### [Page text]
UX Case Study 03 · Splotchy Signs

Readying a platform for enterprise

The production and integration work that turned a functional store into a launch-ready one.

Splotchy Signs branded sign template — Shakes and Bakes bakery design
The visible half of the work: a storefront made cohesive enough to put an enterprise client's name on.

Role

Web Design Manager — artwork, templates, navigation, and integration testing

Platform

Splotchy Signs → enterprise B2B store (WooCommerce + Fancy Product Designer)

What I did

Produced new artwork and headers, rebuilt product-template artboards for print, refined navigation, and tested orders end to end through the Punchout-to-Ariba setup

Connects to

The reliable editor (Part 1) and the structured catalog (Part 2) were the foundation this built on

The one thing to know

Once the tool was reliable and the catalog was structured, the platform still had to look cohesive and prove it could hand an order cleanly to an enterprise procurement system. That last mile was its own body of work.

A platform can be reliable and well-organized and still not be ready to launch. After the editor was trustworthy (Part 1) and the catalog had a structural spine (Part 2), what remained was the last mile: making the storefront cohesive enough to carry an enterprise client's brand, and proving the whole thing could hand an order to that client's procurement system without breaking.

### [Aim]
According to the Splotchy Signs case study, what setup were orders tested through end to end? None of the material after this case study has any bearing on the work here.

### [Material]
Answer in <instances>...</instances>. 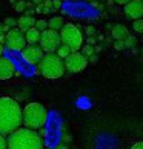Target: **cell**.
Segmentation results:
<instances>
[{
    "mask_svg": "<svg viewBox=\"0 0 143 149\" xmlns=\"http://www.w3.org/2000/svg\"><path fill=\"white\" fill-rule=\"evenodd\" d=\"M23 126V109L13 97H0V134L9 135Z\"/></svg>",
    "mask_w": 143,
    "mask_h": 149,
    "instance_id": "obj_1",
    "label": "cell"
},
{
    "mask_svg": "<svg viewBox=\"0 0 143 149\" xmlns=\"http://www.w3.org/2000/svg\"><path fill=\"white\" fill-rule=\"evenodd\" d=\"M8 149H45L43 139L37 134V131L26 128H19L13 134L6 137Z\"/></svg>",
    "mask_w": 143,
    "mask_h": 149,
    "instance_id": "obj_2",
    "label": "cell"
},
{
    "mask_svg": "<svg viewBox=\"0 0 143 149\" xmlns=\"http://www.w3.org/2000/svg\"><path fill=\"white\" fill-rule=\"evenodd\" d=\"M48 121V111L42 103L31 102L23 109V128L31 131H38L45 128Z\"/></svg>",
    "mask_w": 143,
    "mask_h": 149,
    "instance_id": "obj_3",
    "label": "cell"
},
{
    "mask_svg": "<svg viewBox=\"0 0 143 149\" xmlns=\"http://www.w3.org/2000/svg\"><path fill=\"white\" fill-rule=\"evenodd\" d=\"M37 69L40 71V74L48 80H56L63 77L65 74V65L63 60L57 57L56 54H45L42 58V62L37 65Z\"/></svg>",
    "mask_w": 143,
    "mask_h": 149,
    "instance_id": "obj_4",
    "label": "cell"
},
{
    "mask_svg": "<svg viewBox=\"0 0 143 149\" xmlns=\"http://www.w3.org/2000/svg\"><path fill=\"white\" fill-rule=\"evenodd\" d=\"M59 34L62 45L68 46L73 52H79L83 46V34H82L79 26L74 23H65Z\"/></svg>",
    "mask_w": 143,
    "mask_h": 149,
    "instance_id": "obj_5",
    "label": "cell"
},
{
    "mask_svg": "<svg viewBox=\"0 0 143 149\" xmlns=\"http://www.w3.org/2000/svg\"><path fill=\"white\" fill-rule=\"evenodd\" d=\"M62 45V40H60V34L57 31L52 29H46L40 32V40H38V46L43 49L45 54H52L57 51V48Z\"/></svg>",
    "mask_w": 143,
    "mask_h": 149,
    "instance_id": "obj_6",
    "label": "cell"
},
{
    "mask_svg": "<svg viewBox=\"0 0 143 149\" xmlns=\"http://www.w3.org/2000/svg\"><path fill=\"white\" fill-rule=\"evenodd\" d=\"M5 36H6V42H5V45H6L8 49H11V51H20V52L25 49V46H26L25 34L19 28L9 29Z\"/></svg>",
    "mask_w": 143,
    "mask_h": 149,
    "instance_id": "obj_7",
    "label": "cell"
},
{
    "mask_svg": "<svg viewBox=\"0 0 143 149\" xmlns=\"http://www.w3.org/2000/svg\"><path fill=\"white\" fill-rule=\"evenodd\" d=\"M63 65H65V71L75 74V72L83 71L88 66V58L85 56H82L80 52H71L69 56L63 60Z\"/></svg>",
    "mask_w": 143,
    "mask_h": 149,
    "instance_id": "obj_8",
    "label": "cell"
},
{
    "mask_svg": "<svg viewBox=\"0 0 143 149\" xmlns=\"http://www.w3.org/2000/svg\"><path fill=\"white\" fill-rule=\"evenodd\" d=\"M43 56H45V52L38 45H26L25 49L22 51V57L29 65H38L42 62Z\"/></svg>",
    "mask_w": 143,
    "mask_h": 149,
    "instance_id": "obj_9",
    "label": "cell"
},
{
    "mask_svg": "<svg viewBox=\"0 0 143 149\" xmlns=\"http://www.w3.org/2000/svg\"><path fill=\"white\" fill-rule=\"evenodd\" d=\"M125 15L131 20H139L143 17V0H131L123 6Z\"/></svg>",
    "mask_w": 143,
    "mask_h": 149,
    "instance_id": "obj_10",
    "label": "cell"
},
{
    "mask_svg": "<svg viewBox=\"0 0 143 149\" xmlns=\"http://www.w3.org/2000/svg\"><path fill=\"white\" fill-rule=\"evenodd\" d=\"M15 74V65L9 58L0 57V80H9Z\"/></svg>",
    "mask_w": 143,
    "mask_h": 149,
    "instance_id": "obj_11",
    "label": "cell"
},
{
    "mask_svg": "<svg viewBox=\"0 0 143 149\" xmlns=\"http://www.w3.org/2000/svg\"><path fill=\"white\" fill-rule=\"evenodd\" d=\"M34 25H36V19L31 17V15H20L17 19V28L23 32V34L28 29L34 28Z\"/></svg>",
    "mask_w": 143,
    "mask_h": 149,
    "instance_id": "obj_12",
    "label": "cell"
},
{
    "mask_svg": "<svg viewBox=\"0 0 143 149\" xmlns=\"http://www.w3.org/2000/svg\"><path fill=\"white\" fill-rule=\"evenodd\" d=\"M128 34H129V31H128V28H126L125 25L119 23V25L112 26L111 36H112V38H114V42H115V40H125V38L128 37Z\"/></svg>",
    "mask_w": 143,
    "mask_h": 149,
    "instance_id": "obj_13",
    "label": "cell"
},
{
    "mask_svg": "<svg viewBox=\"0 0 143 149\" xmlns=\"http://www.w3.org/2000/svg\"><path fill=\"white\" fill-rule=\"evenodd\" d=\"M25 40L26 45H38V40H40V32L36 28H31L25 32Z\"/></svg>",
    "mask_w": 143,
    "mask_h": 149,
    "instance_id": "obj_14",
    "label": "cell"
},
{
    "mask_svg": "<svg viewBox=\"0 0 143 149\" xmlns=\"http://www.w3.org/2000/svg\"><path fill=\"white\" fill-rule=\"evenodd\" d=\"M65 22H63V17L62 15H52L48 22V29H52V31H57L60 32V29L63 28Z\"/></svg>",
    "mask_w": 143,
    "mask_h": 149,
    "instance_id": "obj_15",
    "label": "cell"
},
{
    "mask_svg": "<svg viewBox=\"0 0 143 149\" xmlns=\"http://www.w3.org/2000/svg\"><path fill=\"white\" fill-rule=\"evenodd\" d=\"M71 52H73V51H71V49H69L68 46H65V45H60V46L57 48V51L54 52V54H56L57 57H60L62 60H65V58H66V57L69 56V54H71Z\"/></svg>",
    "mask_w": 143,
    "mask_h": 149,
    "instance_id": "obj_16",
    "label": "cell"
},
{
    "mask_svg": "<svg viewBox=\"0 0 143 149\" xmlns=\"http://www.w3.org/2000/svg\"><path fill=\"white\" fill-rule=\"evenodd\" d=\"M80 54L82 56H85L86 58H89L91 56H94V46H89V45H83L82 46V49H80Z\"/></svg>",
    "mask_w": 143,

### [Written solution]
The Punchout-to-Ariba setup.